• **Tarefa 1**
Repita sem alterações o trecho da entrevista que começa nas palavras que contêm "antonio-tadeia1.JPGO comentador dos" e termina em "o futebol português.".
• **Tarefa 2**
Prossiga a entrevista com António Tadeia a partir do ponto em que termina.

• **Página**
Entrevista

António Tadeia, jornalista
«Esta seleção é melhor que a do Europeu»

antonio-tadeia1.JPGO comentador dos jogos da equipa das quinas no canal público fala sobre as possibilidades da seleção de Fernando Santos no mundial da Rússia e aborda os escândalos que estão a abalar o futebol português.

«Fernando Santos - Do sonho à vitória» foi o livro que lançou dias antes do início do mundial de futebol na Rússia. Há quanto tempo tinha em mente o projeto de fazer uma biografia do selecionador?

• **Registos guardados**
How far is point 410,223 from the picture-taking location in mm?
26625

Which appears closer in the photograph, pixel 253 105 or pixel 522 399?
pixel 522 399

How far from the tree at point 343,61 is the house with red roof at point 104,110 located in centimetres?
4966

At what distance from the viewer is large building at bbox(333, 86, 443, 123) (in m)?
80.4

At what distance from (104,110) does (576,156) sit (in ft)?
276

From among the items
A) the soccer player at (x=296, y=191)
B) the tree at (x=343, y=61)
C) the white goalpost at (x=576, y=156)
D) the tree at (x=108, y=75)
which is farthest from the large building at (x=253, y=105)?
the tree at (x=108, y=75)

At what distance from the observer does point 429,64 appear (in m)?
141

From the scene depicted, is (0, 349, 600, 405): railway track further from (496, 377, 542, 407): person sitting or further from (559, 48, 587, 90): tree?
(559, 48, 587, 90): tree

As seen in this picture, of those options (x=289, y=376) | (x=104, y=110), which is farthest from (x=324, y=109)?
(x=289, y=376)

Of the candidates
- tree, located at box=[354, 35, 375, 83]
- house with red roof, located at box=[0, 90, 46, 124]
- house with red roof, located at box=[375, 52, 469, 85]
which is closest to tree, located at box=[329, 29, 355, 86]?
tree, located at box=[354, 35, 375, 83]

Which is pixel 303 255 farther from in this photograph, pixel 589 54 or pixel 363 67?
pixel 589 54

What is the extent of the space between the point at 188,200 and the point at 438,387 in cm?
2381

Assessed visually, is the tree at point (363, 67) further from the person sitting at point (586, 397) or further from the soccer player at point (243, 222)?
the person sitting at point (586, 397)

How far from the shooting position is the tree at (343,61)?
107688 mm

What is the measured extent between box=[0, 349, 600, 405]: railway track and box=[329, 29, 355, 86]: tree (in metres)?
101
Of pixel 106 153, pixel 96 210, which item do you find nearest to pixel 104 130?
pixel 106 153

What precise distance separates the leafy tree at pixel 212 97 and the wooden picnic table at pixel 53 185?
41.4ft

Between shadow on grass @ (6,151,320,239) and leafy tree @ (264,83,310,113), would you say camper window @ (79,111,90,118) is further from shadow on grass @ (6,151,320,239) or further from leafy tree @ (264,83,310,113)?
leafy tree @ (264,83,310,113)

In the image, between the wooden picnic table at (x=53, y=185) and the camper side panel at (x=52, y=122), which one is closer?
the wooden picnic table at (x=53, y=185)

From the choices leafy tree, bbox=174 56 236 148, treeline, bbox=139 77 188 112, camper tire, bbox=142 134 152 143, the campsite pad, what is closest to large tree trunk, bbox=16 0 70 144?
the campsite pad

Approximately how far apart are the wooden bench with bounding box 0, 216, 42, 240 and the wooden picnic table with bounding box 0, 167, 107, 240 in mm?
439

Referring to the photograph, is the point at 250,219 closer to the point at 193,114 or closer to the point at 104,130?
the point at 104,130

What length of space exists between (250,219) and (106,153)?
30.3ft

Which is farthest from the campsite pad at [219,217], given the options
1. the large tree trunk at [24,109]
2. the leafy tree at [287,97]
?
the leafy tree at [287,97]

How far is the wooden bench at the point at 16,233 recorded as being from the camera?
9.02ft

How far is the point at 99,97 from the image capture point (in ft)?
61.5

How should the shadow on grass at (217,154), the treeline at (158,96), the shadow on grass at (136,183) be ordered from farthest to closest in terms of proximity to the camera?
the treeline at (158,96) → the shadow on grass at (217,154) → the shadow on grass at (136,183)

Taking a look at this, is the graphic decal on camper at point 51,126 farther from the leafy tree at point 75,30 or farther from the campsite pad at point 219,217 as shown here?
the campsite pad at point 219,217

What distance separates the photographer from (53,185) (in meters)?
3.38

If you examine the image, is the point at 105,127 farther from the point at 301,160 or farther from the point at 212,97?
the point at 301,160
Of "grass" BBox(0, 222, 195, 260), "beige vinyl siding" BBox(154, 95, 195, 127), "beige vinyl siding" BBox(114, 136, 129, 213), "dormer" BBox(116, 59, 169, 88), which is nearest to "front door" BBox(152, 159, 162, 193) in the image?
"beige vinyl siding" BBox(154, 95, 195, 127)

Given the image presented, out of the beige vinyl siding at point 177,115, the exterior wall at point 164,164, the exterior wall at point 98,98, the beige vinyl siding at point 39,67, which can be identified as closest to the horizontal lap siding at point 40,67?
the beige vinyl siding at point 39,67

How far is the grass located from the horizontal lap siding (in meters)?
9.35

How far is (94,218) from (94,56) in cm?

• **Resposta 1**
antonio-tadeia1.JPGO comentador dos jogos da equipa das quinas no canal público fala sobre as possibilidades da seleção de Fernando Santos no mundial da Rússia e aborda os escândalos que estão a abalar o futebol português.

• **Resposta 2**
O projeto foi proposto em final de fevereiro. E a aposta do livro teve a ver com a noção que eu fui cimentando com o tempo, que o jornalismo está num beco sem saída, em que as pessoas não estão preparadas para pagar por conteúdos, simplesmente porque acham que tudo é gratuito. O digital trouxe-lhes essa ilusão. Os projetos continuam a custar dinheiro em termos de produção, mas ninguém parece disposto a pagar. E este contexto leva a que, por vezes, o jornalismo e os jornalistas enveredem por caminhos menos recomendáveis. Perante isto, a opção mais digna pareceu-me a edição de um livro, até porque há a noção que ainda é razoável abrir os cordões à bolsa para adquirir um livro. O trabalho que os leitores têm nas mãos - que eu considero jornalismo sob a forma de livro - é, basicamente, uma reportagem alargada sobre aquilo que é a vida do Fernando Santos.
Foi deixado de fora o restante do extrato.